More from “Souls in Transition”

Christian Smith had a provocative conclusion to his Soul Searching book about adolescence…he stated that parents still have a significantly high impact on the religious/spiritual journey of their teens despite the talk about the apparent waning of parental influence.  That was good news for some…bad news for others.  If you have a student ministry that is NOT taking parents and the "home" seriously, it might be that "your" ministry is short-sighted and, in the long-term, non-effective.

Interestingly enough…in his NEW book on "emerging young adults" (Smith uses that language due to the fact that he defines young adulthood as those individuals who are emerging into responsible/independent adulthood) he states essentially the SAME THING! 

"What the best empirical evidence shows about the matter…is that even as the formation of faith and life play out in the lives of 'young adults', when it comes to religion, parents are in fact hugely important…furthermore, it is not only parents who matter in forming the religion of emerging adults…other nonparental adults in the lives of youth are often also important and, in certain circumstances, can actually 'substitute' for parents as formative influences in the lives of youth."  

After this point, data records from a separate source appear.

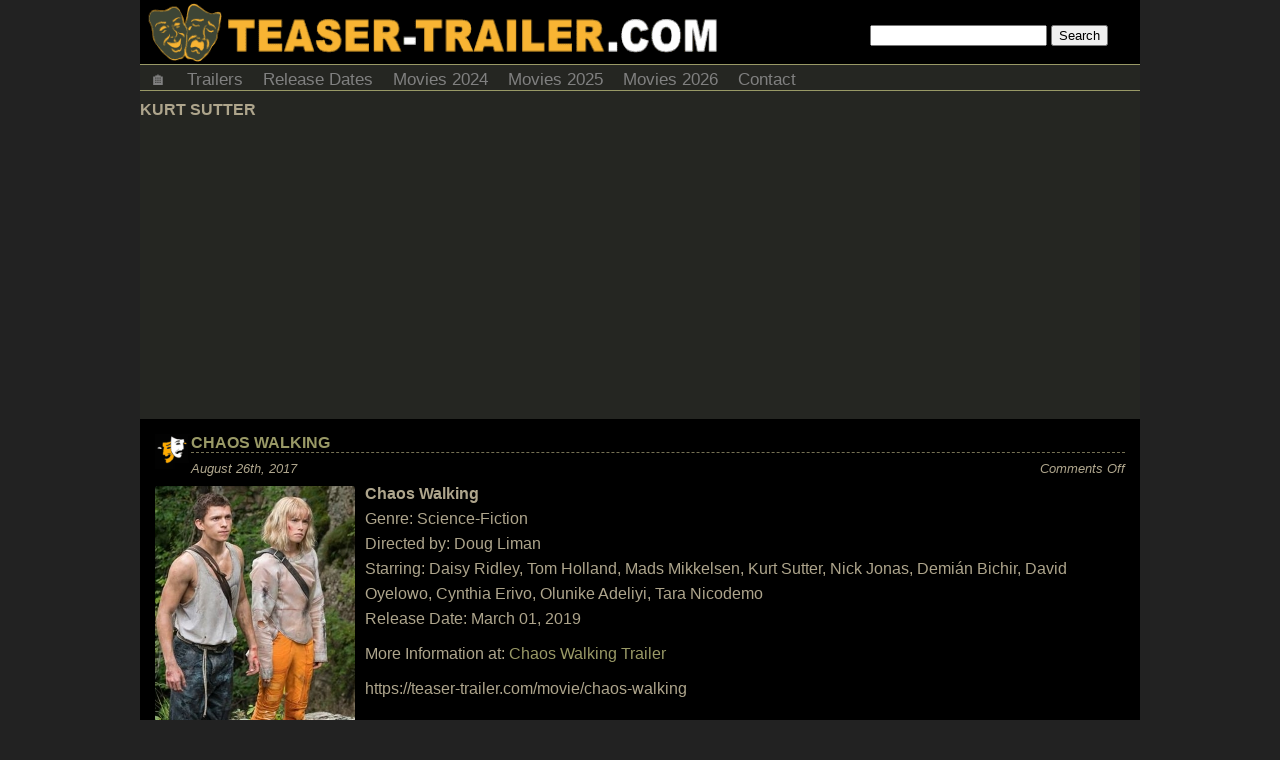

--- FILE ---
content_type: text/html; charset=utf-8
request_url: https://www.google.com/recaptcha/api2/aframe
body_size: 267
content:
<!DOCTYPE HTML><html><head><meta http-equiv="content-type" content="text/html; charset=UTF-8"></head><body><script nonce="-O8P7zkGbCo9wgelNqIIdA">/** Anti-fraud and anti-abuse applications only. See google.com/recaptcha */ try{var clients={'sodar':'https://pagead2.googlesyndication.com/pagead/sodar?'};window.addEventListener("message",function(a){try{if(a.source===window.parent){var b=JSON.parse(a.data);var c=clients[b['id']];if(c){var d=document.createElement('img');d.src=c+b['params']+'&rc='+(localStorage.getItem("rc::a")?sessionStorage.getItem("rc::b"):"");window.document.body.appendChild(d);sessionStorage.setItem("rc::e",parseInt(sessionStorage.getItem("rc::e")||0)+1);localStorage.setItem("rc::h",'1768841024734');}}}catch(b){}});window.parent.postMessage("_grecaptcha_ready", "*");}catch(b){}</script></body></html>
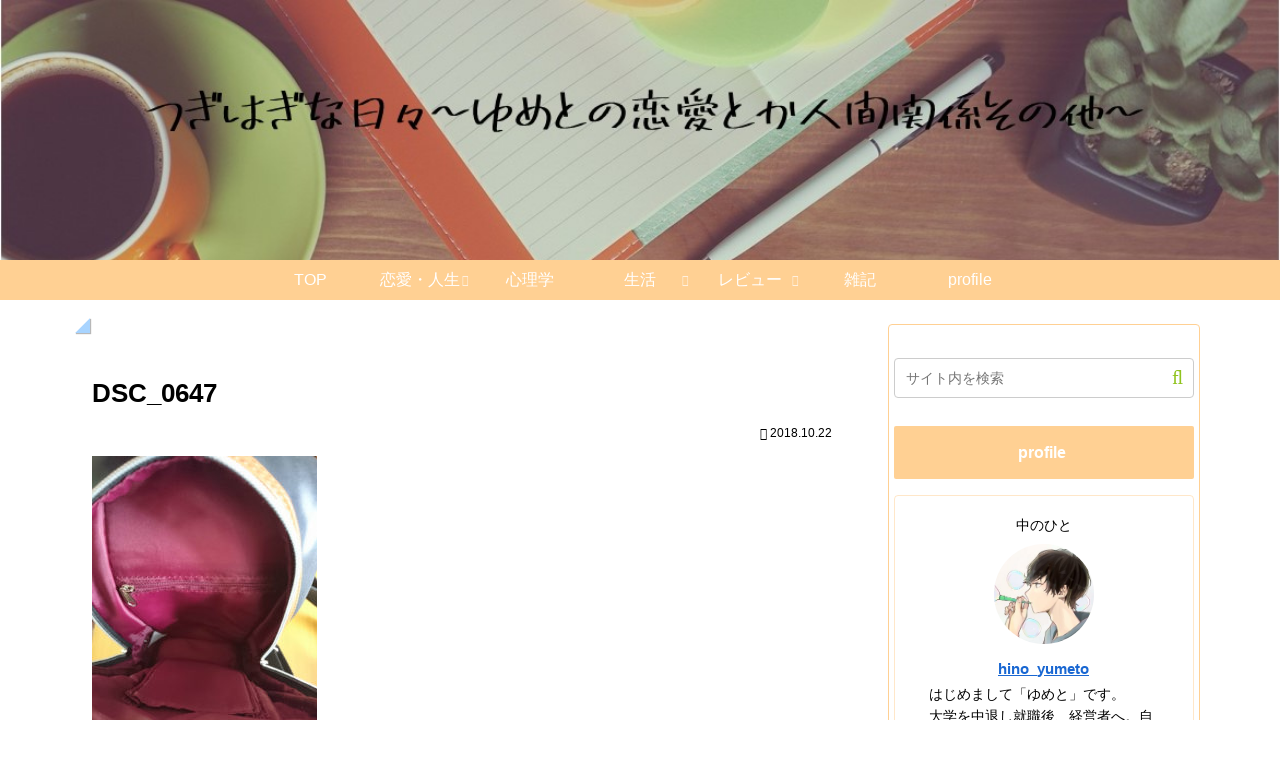

--- FILE ---
content_type: text/html; charset=utf-8
request_url: https://www.google.com/recaptcha/api2/aframe
body_size: 267
content:
<!DOCTYPE HTML><html><head><meta http-equiv="content-type" content="text/html; charset=UTF-8"></head><body><script nonce="3uVGYmabBIbCtrGTUu0BOw">/** Anti-fraud and anti-abuse applications only. See google.com/recaptcha */ try{var clients={'sodar':'https://pagead2.googlesyndication.com/pagead/sodar?'};window.addEventListener("message",function(a){try{if(a.source===window.parent){var b=JSON.parse(a.data);var c=clients[b['id']];if(c){var d=document.createElement('img');d.src=c+b['params']+'&rc='+(localStorage.getItem("rc::a")?sessionStorage.getItem("rc::b"):"");window.document.body.appendChild(d);sessionStorage.setItem("rc::e",parseInt(sessionStorage.getItem("rc::e")||0)+1);localStorage.setItem("rc::h",'1769011647068');}}}catch(b){}});window.parent.postMessage("_grecaptcha_ready", "*");}catch(b){}</script></body></html>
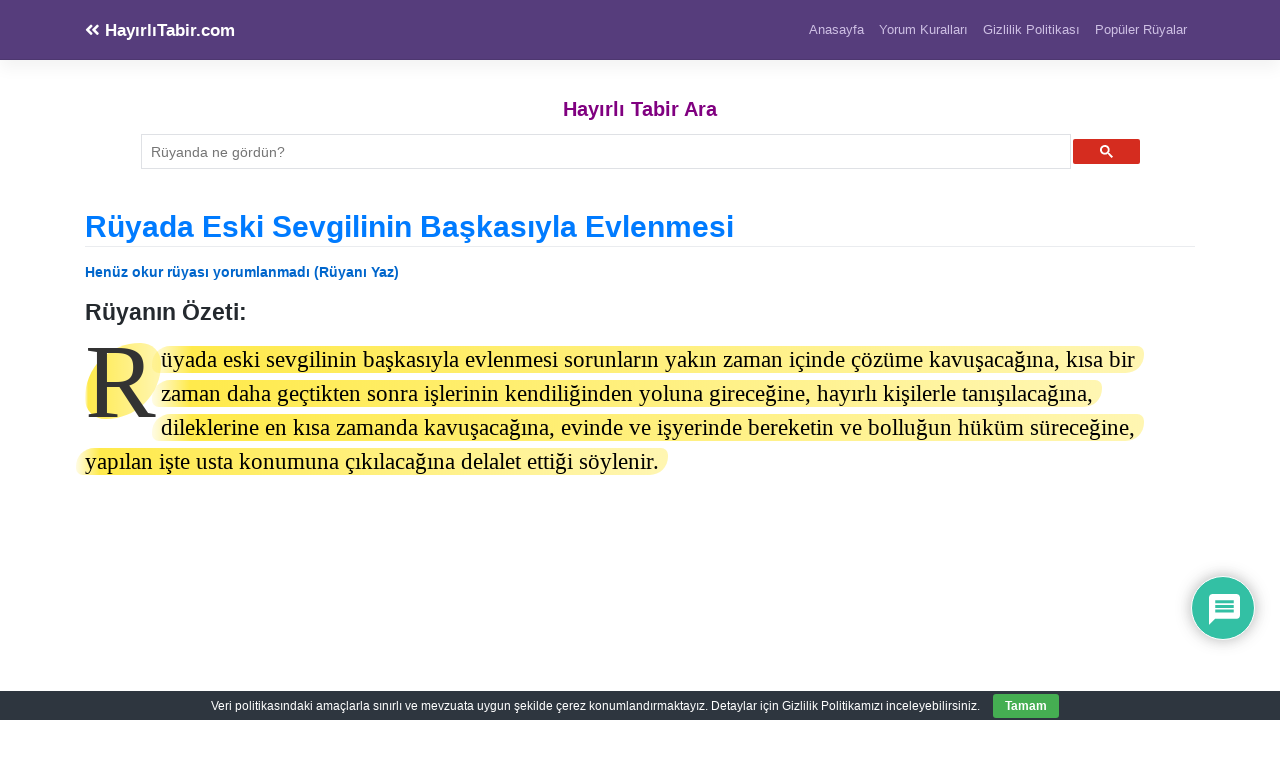

--- FILE ---
content_type: text/html; charset=utf-8
request_url: https://www.google.com/recaptcha/api2/aframe
body_size: 115
content:
<!DOCTYPE HTML><html><head><meta http-equiv="content-type" content="text/html; charset=UTF-8"></head><body><script nonce="uc4I_IXjjZ79cjSD3rxcwQ">/** Anti-fraud and anti-abuse applications only. See google.com/recaptcha */ try{var clients={'sodar':'https://pagead2.googlesyndication.com/pagead/sodar?'};window.addEventListener("message",function(a){try{if(a.source===window.parent){var b=JSON.parse(a.data);var c=clients[b['id']];if(c){var d=document.createElement('img');d.src=c+b['params']+'&rc='+(localStorage.getItem("rc::a")?sessionStorage.getItem("rc::b"):"");window.document.body.appendChild(d);sessionStorage.setItem("rc::e",parseInt(sessionStorage.getItem("rc::e")||0)+1);localStorage.setItem("rc::h",'1769782309461');}}}catch(b){}});window.parent.postMessage("_grecaptcha_ready", "*");}catch(b){}</script></body></html>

Older adults have to have targeted and intentional life exposure to young people…that's a given.  Mentoring, spiritual guidance and modeling take place within relationships in community as all ages "rub shoulders" in life's journey.  I know in our family, this is often the most difficult thing to do but also the most necessary.  Parents have a tendency to "wash their hands" of the spiritual lives of their kids once they are old enough to "make their own decisions" or move away from the home.  Often, because these conversations at times get heated, there emerges an awkward silence regarding the faith journey in the midst of family.  To say it succinctly…that should not be.  Parents need to keep engaged in the faith journey of their kids even and especially as they move into older adolescence and young adulthood.  Be as it may, many parents are cowards…I say that because it is difficult to wrestle with a young adults confusion, life issues, and "necessary" struggle in owning their own spiritual journey.  Yet, nothing could be needed more…even though there are no easy answers, there are relationships that are essential for our uncompromising and deliberate action as parents/older adults.

I'm going to post more on the book over the next few days…again, Christian Smith is demonstrating why he and his passion for clarity when looking at the lives of those who are "younger" in our culture is doing the community of faith a huge service!